Шарапова Охота или Луч. По нашей – весьма приблизительной – туристической схеме выходило километров восемьдесят. Шурка наметил график: по пятнадцать километров в день с двумя полными днями отдыха, итого – неделя. У нас были кое-какие деньги и немалые запасы провизии: тушенка, сгущенка, вермишель, брикеты

“гречки с мясом” и сухого киселя, пакеты с супом-концентратом.

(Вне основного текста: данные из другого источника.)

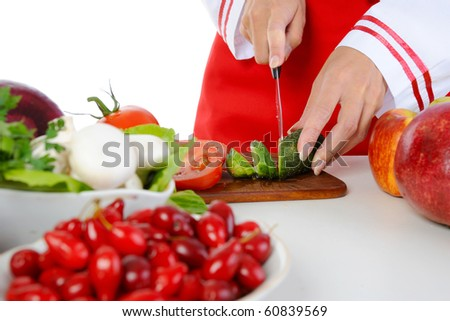 Chef cuts the cucumber. Isolated on white background - stock photo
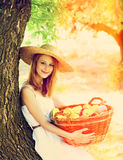Girl with fruits in basket at garden. Stock Image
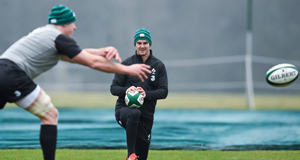 Ireland's Jonathan Sexton, centre, watches team-mate Paul O'Connell in action during squad training.
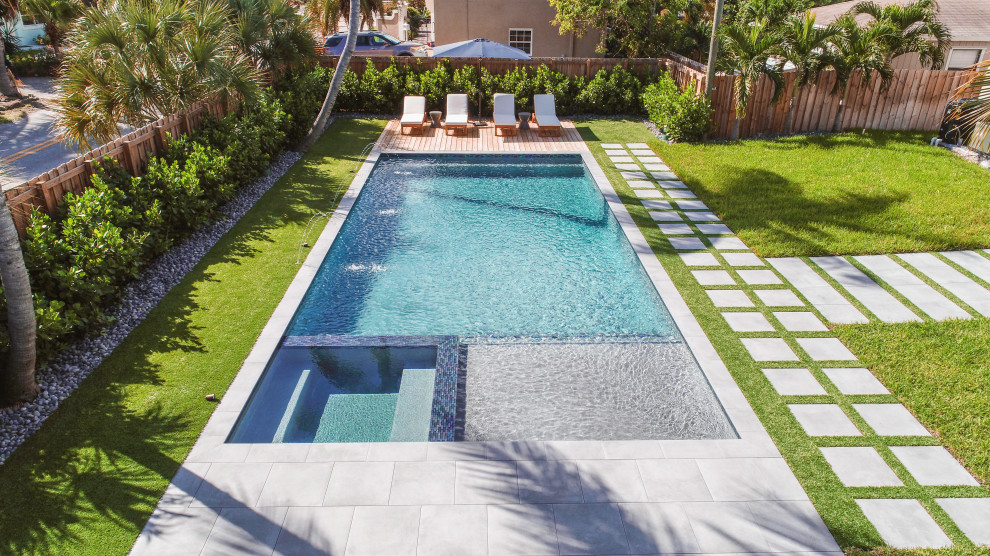 Inspiration for a mid-sized modern backyard rectangular lap hot tub remodel in Miami with decking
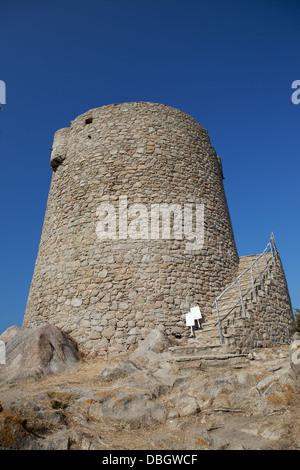 Ancient Spanish tower at Vignola Mare - Stock Photo
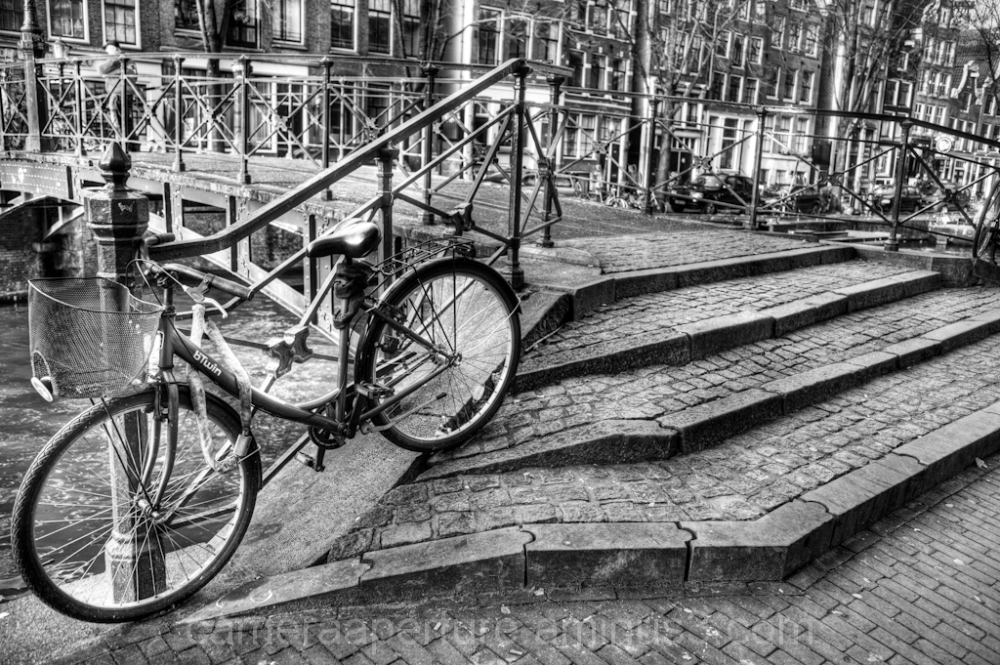 Stairs of a footbridge over an Amsterdam canal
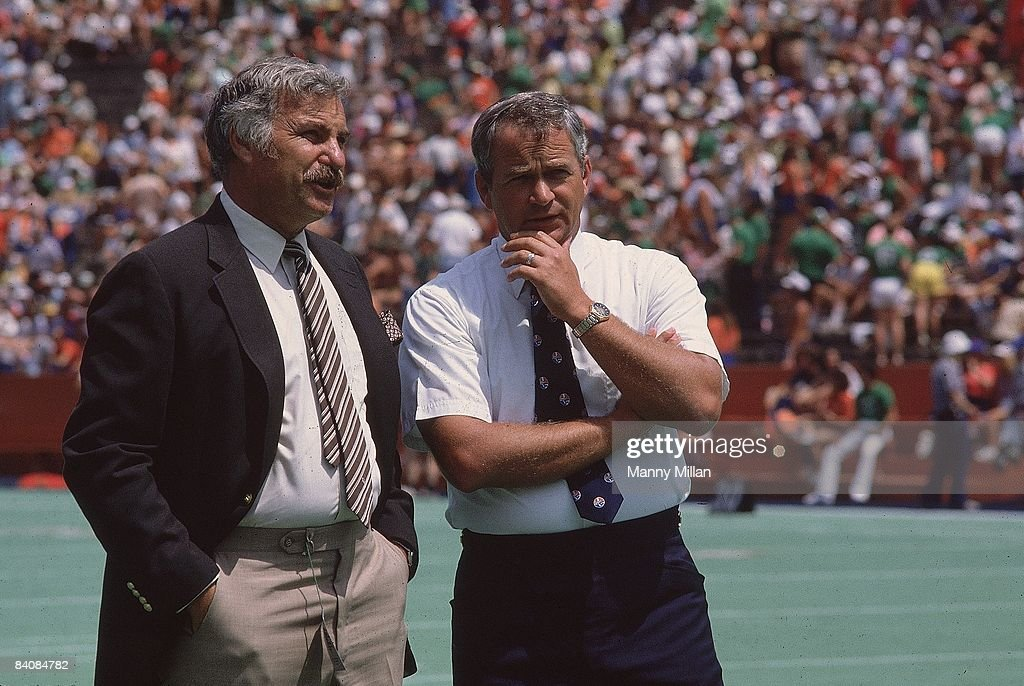 Miami head coach Howard Schnellenberger and Florida head coach Charley Pell during game Gainesville FL 9/4/1982 CREDIT Manny Millan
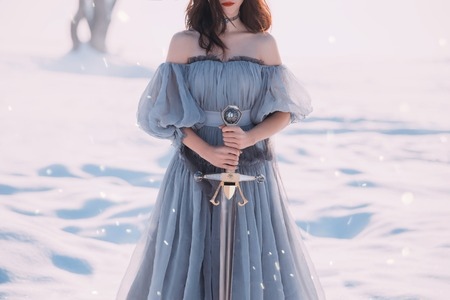 warlike woman with dark hair in long gray vintage light dress and sharp silver sword in hands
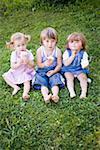 Three children with ice cream cones sitting on grass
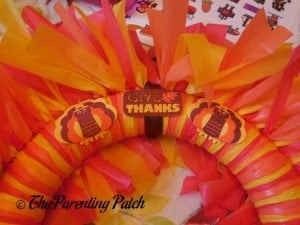 Gluing Decorations to the Tablecloth Ribbon Thanksgiving Wreath Craft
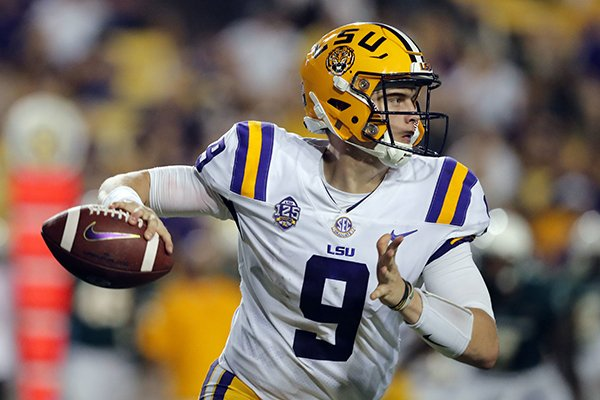 LSU quarterback Joe Burrow (9) scrambles as he looks for a receiver in the second half of an NCAA college football game against Southeastern Louisiana in Baton Rouge, La., Saturday, Sept. 8, 2018. LSU won 31-0. (AP Photo/Gerald Herbert)
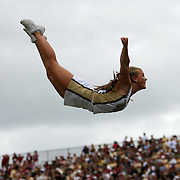 A UCF cheerleader flies through the air during an NCAA football game between the South Carolina Gamecocks and the Central Florida Knights at Bright House Networks Stadium on Saturday, September 28, 2013 in Orlando, Florida. (AP Photo/Alex Menendez)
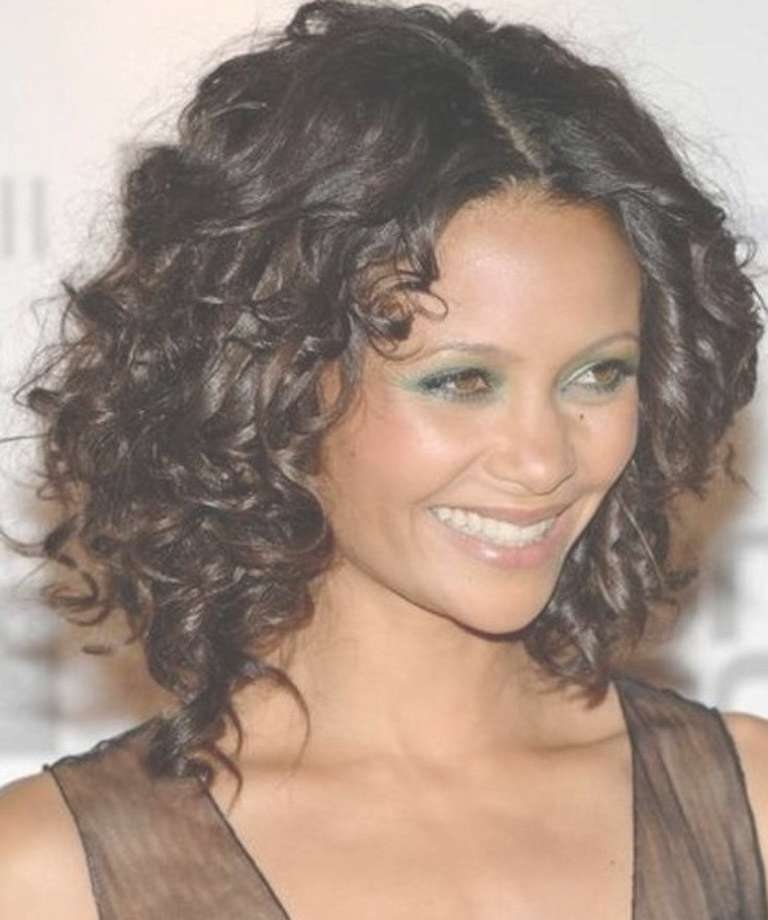 Top 20 Medium Length Hairstyles With Bangs For Round Faces Regarding Newest Curly Medium Hairstyles For Round Faces (View 13 of 25)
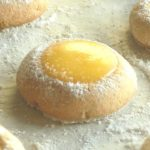 Lemon curd thumbprint cookies with powdered sugar on the edges.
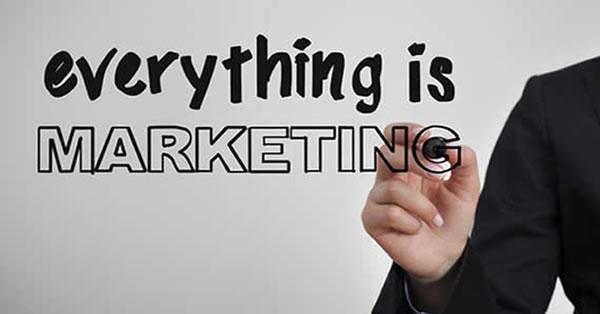 Mão escrevendo em inglês Everything is Marketing - para ilustrar que tudo é marketing, direcionando os conceitos marketing para quem não é do marketing.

Едва в понедельник утром тетя Аня отбыла на работу, мы отправились по холодку, наказав остававшейся на даче Нале все правильно объяснить и всех успокоить…


11

Это легкомысленное предприятие, начавшееся бодро, веселым, солнечным утречком, несколько раз грозило нам – мне уж во всяком случае – не на шутку гибелью. Тогда мне это, конечно, и в голову не могло прийти, но теперь я подозреваю, что неосознанно Шурка искал опасности. Впрочем, может быть, я и преувеличиваю, всё выходило более или менее случайно. Скажем, в какой-то деревне однажды мы выменяли на тушенку трехлитровую банку парного, сразу после дойки, теплого и жирного молока. Тут же на околице мы и выпили его на голодный желудок, закусывая душистым серым хлебом, только купленным. К вечеру у меня начался сильнейший понос и подскочила температура. Ночью я бредил и то и дело терял сознание. Спасла меня марганцовка, предусмотрительно положенная

Шуркой в нашу походную аптечку: Шурка разводил ее в воде, кипяченной на костре в котелке, и заставлял меня пить и пить. К утру мне полегчало, а уже в десять мы продолжили путь. В другой раз мы разбили палатку на берегу Оки и провели чудесный день за рыбалкой, купанием на песчаной отмели и ловлей ужей, которых оказалось в том году по берегам видимо-невидимо. К вечеру уже начались неприятности. Я изготовился было лечь брюхом на распрекрасного ужа, свивавшего кольца в ивняке, как Шурка оттолкнул меня и ударил змею палкой с такой силой, что она как бы расклеилась на две извивавшиеся половины. Оказалось, на этот раз это была гадюка, и легко себе представить, что бы было, не окажись Шурка рядом и не опереди он меня: гадюки не очень любят, когда на них ложатся голым брюхом… К вечеру пошел дождь и зарядил на всю ночь. Утром, впрочем, распогодилось, и я побежал к реке совершать утреннее омовение; плюхнулся в воду, как делал это на том же самом месте еще накануне, но нежданно сильный поток подхватил меня и понес, крутя, с приличной скоростью, причем прочь от берега, видимо, в верховьях дожди прошли еще раньше и за ночь вода сильно прибыла. Я неплохо плавал, но от неожиданности запаниковал. Спас меня, разумеется, и на этот раз дядюшка; он вырвал большую ветку орешника, побежал вперед по течению, вошел в воду, подплыл ко мне, уже захлебывавшемуся, и протянул спасительную ветвь; я уцепился – и он подтащил меня к берегу.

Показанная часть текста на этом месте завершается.